A few years ago, a farmer from Bourbon County, Kansas ended up at the University of Kansas Hospital with an unknown disease. His organs were failing and doctors weren’t sure why. Dana Hawkinson, an infectious disease specialist at the hospital, suspected a tick-borne illness. Doctors tired everything they could think of to treat the man, but after 10 days, his lungs failed and his blood pressure collapsed.
Hawkinson remembers, “We didn’t have an answer for the longest time as to why is he not getting better? What is causing this? Nothing that we’re doing is seeming to help even though we’re going to the nth degree to try and give him supportive care and give him active care to try and get him better.”

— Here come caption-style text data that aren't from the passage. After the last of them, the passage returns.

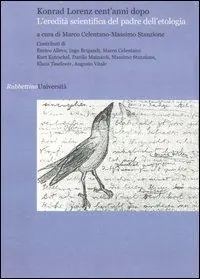 A Buon Prezzo Konrad Lorenz cent‘anni dopo. L‘eredità scientifica del padre dell‘etologia
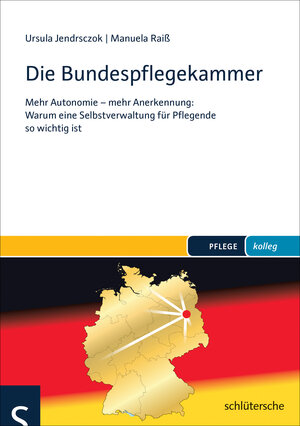 Buchcover Die Bundespflegekammer | Ursula Jendrsczok | EAN 9783899933840 | ISBN 3-89993-384-2 | ISBN 978-3-89993-384-0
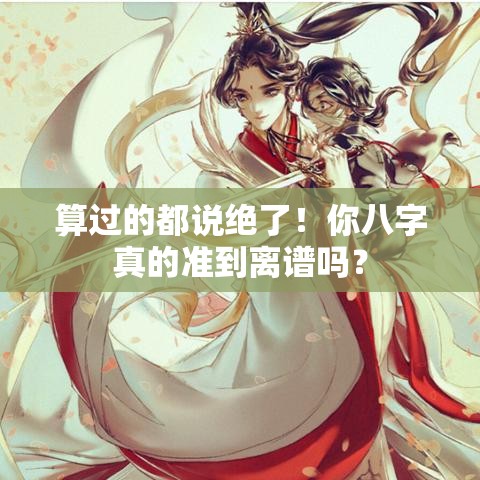 算过的都说绝了！你八字真的准到离谱吗？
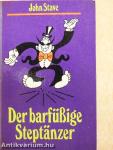 Der barfüßige Steptänzer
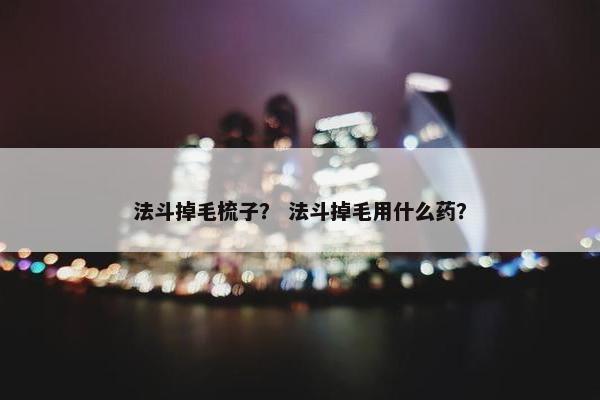 法斗掉毛梳子？ 法斗掉毛用什么药？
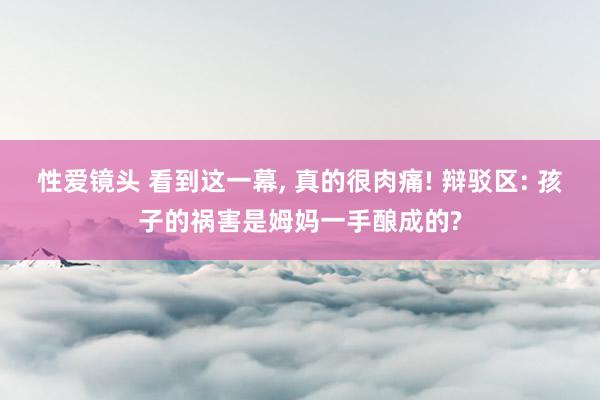 性爱镜头 看到这一幕， 真的很肉痛! 辩驳区: 孩子的祸害是姆妈一手酿成的?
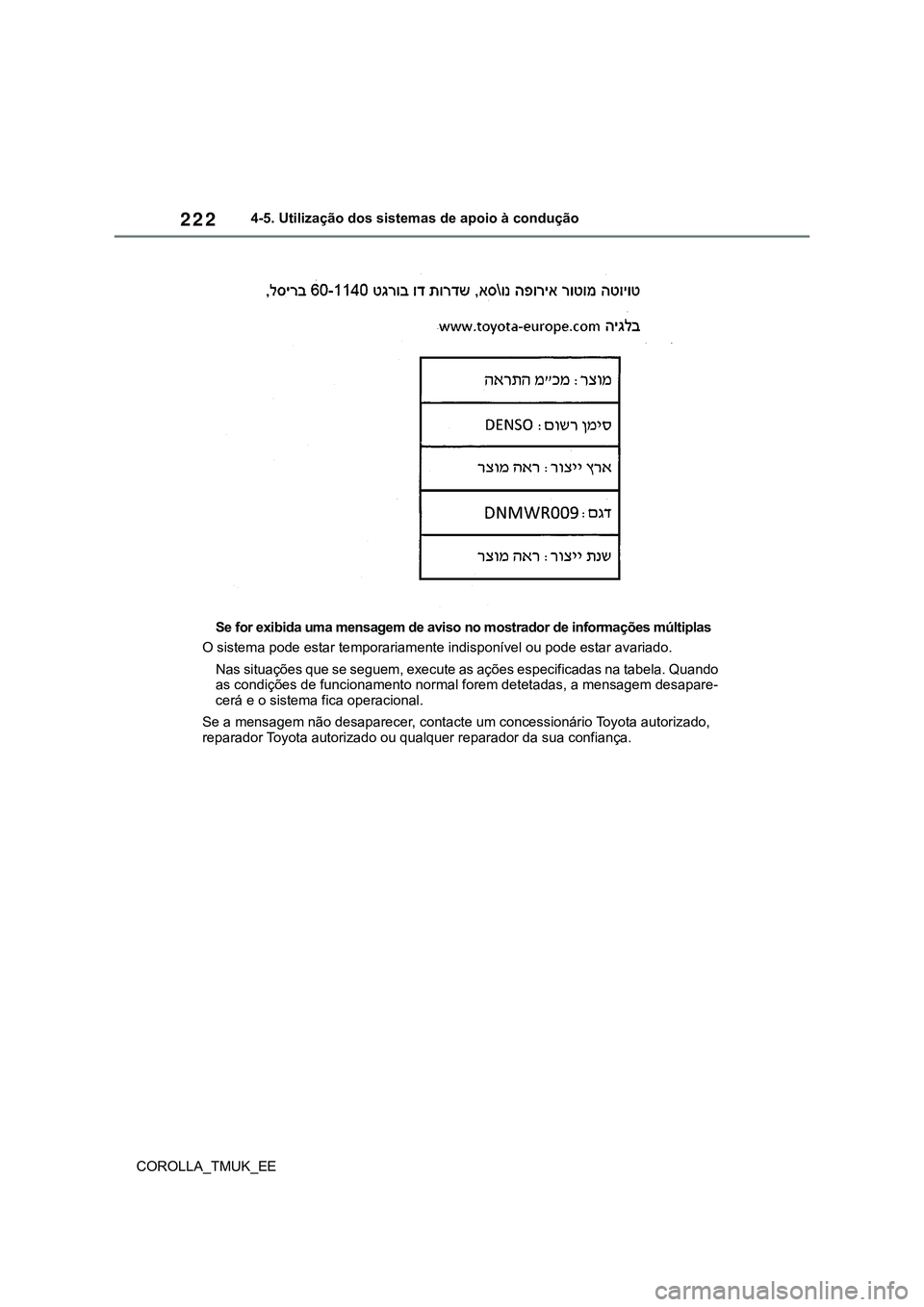 TOYOTA COROLLA HATCHBACK 2022 Manual de utilização (in Portuguese) 222
COROLLA_TMUK_EE4-5. Utilização dos sistemas de apoio à condução
Se for exibida uma mensagem de aviso no mostrador de informações múltiplas
O sistema pode estar temporariamente indisponíve TOYOTA COROLLA HATCHBACK 2022 Manual de utilização (in Portuguese) 222
COROLLA_TMUK_EE4-5. Utilização dos sistemas de apoio à condução
Se for exibida uma mensagem de aviso no mostrador de informações múltiplas
O sistema pode estar temporariamente indisponíve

When the Centers for Disease Control and Prevention examined a sample of the man’s blood, they found a new pathogen, similar to overseas illnesses spread by ticks and mosquitoes. The CDC named the the illness “Bourbon virus.”
Three years have passed since the Bourbon virus was discovered and it still remains much of a mystery. A second case was reported in Oaklahoma about a year after the first. Hawkinson believed that other cases may have gone undiagnosed. “I can’t give you a specific number, but certainly cases where people were ill and we think it looks like one sort of disease, but it isn’t, and they end up recovering or they die and that’s what it truly is.”
Bourbon Virus Symptoms
Hawkinson also suspects that there’s a broad spectrum of disease caused by Bourbon virus. Symptoms are usually nonspecific, making them difficult to identify. Mild-case symptoms include:
- Muscle Aches
Bourbon Virus Testing
Lee Norman, the chief medical officer at KY Hospital, said it would be helpful if the CDC offered more flexibility when it comes to testing for the virus. The CDC currently requires patients to have a number of specific symptoms, including high fever, low white blood cell count, low platelet count and elevated liver enzymes, before it will test for Bourbon virus.
Hawkinson reiterated the importance of tick-prevention. To keep yourself and your family safe, avoid wooded areas when possible and wear long sleeves and pants when you are in a wooded area. Keep your grass cut, keep wood piles neatly stacked and check for ticks regularly after you’ve spent time outside.